Because of the ATCO’s interest, there are possibilities of enlarging the market initially considered for the BWR device. In particular, a couple of positive markets whose size is interesting for the use of BWR have been determined as the flight schools and the schools of Air Traffic Controllers (ATCos).

Task 1.4 Risk assessment.
A series of structured interviews have been performed by BrainSigns to relevant actors in the aeronautic domain as indicated in the Task Users Involvement. From these interviews a series of risks connected to the evaluation and acceptance of the BWR device have been identified. Appropriate countermeasures have been derived to cope with these risks for the device to be developed.

Task 1.5 Production costs evaluation
The market opportunities we have shown are really interesting but progressive development activities in the BWR production are necessary and also in developing sales and support units. BWR will firstly require a substantial investment to develop the device and tune the system in the 3 different markets that have been considered whilst carrying out site testing. Following this production systems and collaborations will have to be put in place including the development of sales and support teams. For the development of the device in a market ready tested version 2 years of time and ca. 800.000 Euros is estimated as being necessary.

Task 1.6 Intellectual Property (IP) management.
As recommended, the scenario in IP has been investigated in two directions: the first was relative to the freedom to operate for the realization of the BWR device and the second was relative to the protection of the intellectual property of it. Both actions have been successfully developed and two patents from BrainSigns related to the core principles of the BWR device have been filed to the proper offices to protect the IP of the project.

Task 1.7 Partners search and consolidation of existing partnership
After the experts interviews, as described above, it became clear that BrainSigns needs to search for the help of other expertise as partners or suppliers in order to develop the whole project. The required partnership for the testing and diffusion of the BWR device has been determined and negotiations are under way to generate a viable Consortium Agreement before the submission to the SMEINST-2 phase of the project.

Task 1.8 BrainWorkladReader Business Plan
As a result of the tasks carried out in the feasibility study, we have defined a business plan which concentrates on the following points:

Business Model
Market strategy
Product partnership and sales strategy
Value Proposition and product presentation
Financial Plan
User needs.
Main user needs so far identified rely on the availability of quantitative neurometric information directly measured from the body of the operator (pilots, ATCos, etc) for the evaluation of his/her cerebral workload during both training and normal operation. In this perspective, the BWR device will take into account the “mental” state of operators together with the quantified output of his/her overall behavioural data in order to identify how many residual cognitive resources operators may use during emergencies, in order to increase the safety in the working environment. Furthermore, during the training of the operators, supervisors can judge the performance of an operator according to the cognitive resources used during the training task.
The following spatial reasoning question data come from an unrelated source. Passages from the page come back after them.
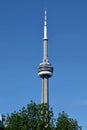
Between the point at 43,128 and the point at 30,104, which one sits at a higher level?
the point at 30,104

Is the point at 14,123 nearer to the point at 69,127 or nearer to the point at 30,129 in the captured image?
the point at 30,129

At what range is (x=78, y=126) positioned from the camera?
9925cm

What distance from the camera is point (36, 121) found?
3693 inches

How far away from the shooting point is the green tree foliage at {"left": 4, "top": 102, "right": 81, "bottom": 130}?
305ft

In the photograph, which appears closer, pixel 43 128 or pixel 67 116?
pixel 43 128

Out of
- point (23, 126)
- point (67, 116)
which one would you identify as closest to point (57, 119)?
point (67, 116)

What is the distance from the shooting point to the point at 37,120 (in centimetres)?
9412

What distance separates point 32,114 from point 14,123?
4.73m

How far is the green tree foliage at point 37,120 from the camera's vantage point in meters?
93.1

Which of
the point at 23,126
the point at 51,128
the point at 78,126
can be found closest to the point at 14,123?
the point at 23,126

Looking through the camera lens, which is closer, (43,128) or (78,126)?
(43,128)

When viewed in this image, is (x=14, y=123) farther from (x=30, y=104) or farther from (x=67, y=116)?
(x=67, y=116)

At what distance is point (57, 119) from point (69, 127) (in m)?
3.49

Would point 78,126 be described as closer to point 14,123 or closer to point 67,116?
point 67,116
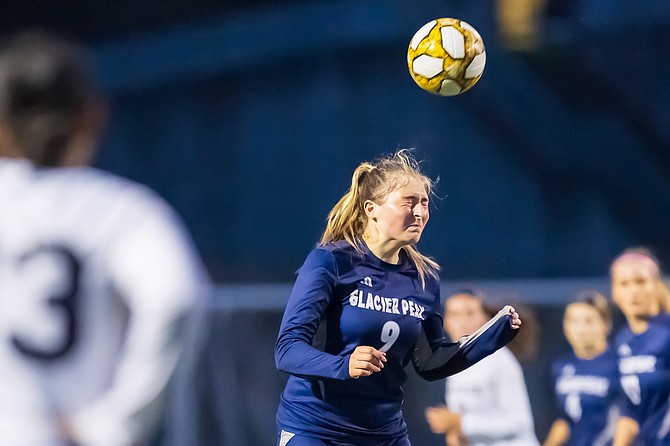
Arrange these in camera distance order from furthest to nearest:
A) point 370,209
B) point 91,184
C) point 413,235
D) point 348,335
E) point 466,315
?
1. point 466,315
2. point 370,209
3. point 413,235
4. point 348,335
5. point 91,184

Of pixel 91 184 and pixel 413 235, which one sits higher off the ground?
pixel 413 235

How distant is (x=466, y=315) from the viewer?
639 centimetres

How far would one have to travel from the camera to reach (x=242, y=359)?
8.94 m

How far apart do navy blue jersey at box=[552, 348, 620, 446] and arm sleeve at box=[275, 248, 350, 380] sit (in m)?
2.86

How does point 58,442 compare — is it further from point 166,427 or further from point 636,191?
point 636,191

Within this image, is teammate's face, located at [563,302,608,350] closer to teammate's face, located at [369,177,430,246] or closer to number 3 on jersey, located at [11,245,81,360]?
teammate's face, located at [369,177,430,246]

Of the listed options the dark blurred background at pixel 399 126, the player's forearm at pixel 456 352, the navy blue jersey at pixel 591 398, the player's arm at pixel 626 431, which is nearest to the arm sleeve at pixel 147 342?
the player's forearm at pixel 456 352

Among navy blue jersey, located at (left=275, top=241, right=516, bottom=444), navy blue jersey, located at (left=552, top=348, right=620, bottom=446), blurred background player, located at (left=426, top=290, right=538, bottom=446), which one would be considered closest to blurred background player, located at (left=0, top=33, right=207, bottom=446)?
navy blue jersey, located at (left=275, top=241, right=516, bottom=444)

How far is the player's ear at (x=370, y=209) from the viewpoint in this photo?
14.9 ft

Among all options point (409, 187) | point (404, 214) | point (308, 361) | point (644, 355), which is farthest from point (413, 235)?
point (644, 355)

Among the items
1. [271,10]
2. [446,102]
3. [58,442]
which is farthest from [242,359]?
[58,442]

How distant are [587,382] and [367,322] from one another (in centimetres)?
290

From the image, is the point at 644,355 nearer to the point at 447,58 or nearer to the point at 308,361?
the point at 447,58

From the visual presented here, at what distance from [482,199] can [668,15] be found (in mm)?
2565
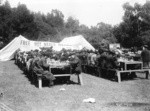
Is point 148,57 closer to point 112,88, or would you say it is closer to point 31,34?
point 112,88

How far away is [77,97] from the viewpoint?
26.6 ft

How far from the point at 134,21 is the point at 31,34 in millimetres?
19491

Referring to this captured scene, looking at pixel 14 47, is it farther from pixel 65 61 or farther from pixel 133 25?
pixel 133 25

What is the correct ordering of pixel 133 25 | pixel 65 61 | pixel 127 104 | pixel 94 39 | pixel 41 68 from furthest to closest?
pixel 94 39 < pixel 133 25 < pixel 65 61 < pixel 41 68 < pixel 127 104

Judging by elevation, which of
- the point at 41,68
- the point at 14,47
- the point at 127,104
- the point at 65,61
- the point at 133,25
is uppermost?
the point at 133,25

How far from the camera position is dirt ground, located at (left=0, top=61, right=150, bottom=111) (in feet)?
22.2

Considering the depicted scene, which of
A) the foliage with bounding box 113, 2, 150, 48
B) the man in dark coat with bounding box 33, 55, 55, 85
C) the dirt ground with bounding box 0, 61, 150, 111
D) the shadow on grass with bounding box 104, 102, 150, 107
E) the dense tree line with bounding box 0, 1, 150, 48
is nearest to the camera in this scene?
the dirt ground with bounding box 0, 61, 150, 111

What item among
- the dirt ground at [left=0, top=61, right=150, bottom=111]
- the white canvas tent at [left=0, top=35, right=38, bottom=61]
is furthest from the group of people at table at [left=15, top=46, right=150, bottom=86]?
the white canvas tent at [left=0, top=35, right=38, bottom=61]

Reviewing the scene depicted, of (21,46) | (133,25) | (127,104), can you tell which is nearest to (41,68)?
(127,104)

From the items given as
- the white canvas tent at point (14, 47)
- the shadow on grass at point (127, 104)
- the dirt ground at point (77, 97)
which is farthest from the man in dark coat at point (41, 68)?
the white canvas tent at point (14, 47)

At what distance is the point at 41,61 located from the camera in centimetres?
986

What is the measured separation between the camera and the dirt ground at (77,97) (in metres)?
6.77

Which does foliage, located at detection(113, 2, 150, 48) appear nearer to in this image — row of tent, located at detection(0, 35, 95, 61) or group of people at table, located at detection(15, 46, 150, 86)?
row of tent, located at detection(0, 35, 95, 61)

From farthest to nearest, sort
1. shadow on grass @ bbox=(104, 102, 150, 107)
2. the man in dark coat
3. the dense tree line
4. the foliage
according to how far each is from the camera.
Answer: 1. the foliage
2. the dense tree line
3. the man in dark coat
4. shadow on grass @ bbox=(104, 102, 150, 107)
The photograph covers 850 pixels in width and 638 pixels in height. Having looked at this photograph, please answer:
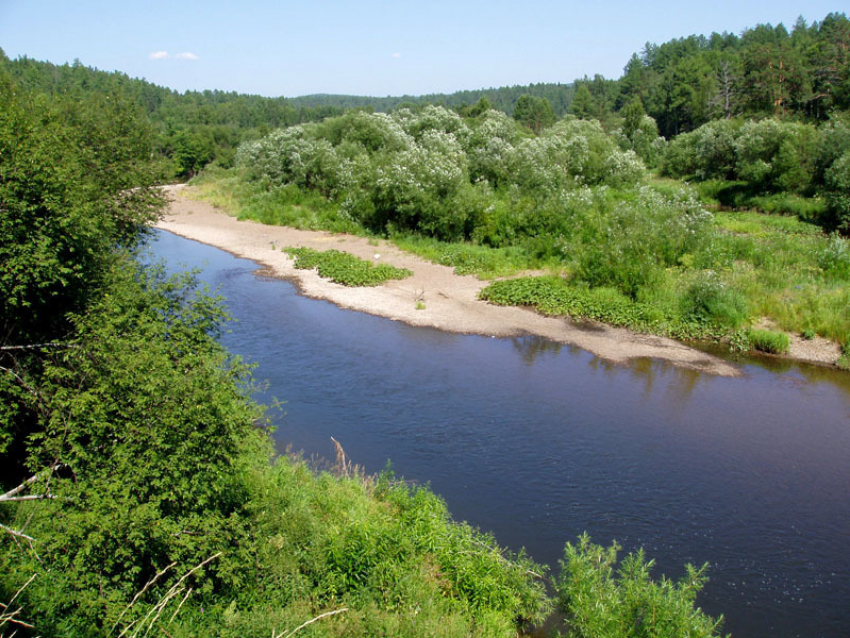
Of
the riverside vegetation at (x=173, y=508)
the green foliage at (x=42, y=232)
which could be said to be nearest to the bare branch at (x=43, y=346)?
the riverside vegetation at (x=173, y=508)

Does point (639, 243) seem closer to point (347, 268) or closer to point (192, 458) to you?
point (347, 268)

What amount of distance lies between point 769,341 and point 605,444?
331 inches

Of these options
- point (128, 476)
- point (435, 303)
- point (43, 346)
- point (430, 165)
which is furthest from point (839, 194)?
point (128, 476)

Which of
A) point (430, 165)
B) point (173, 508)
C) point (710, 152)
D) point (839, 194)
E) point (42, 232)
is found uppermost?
point (710, 152)

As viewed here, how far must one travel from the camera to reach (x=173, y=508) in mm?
7383

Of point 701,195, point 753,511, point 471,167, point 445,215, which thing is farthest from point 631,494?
point 701,195

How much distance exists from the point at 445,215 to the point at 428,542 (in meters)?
22.1

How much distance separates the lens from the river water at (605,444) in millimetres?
9961

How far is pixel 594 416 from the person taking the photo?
14.7 meters

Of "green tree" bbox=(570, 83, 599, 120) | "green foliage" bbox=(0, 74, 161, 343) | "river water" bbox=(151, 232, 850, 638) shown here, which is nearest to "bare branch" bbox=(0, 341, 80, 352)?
"green foliage" bbox=(0, 74, 161, 343)

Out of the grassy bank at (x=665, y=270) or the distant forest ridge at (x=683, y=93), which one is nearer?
the grassy bank at (x=665, y=270)

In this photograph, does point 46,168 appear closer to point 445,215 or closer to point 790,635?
point 790,635

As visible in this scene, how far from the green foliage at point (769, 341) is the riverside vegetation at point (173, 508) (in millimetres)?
11776

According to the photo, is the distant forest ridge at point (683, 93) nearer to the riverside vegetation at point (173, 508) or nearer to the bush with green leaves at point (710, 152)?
the bush with green leaves at point (710, 152)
At the end of the project, it will be possible to integrate the BWR device within the existing training and operative environments for pilots and ATCos. In this context the user needs are related to the monitoring in real time the evolution of the mental workload of the operators, to evaluate their training state or their actual operative capacity.
Economic benefit for the users.
The BWR device will allow to save money and at the same time improving safety in operative environments. In particular, i) it will be possible to improve the training of novel operators, thanks to the objective assessment of the mental state during the training period; ii) it will be possible to avoid human errors (and so reduce the related costs) in operative environments (e.g. airflight pilots, ATCos, operators in control rooms) due to an increase in the cerebral workload that continuously drains the internal cognitive resources of such operators.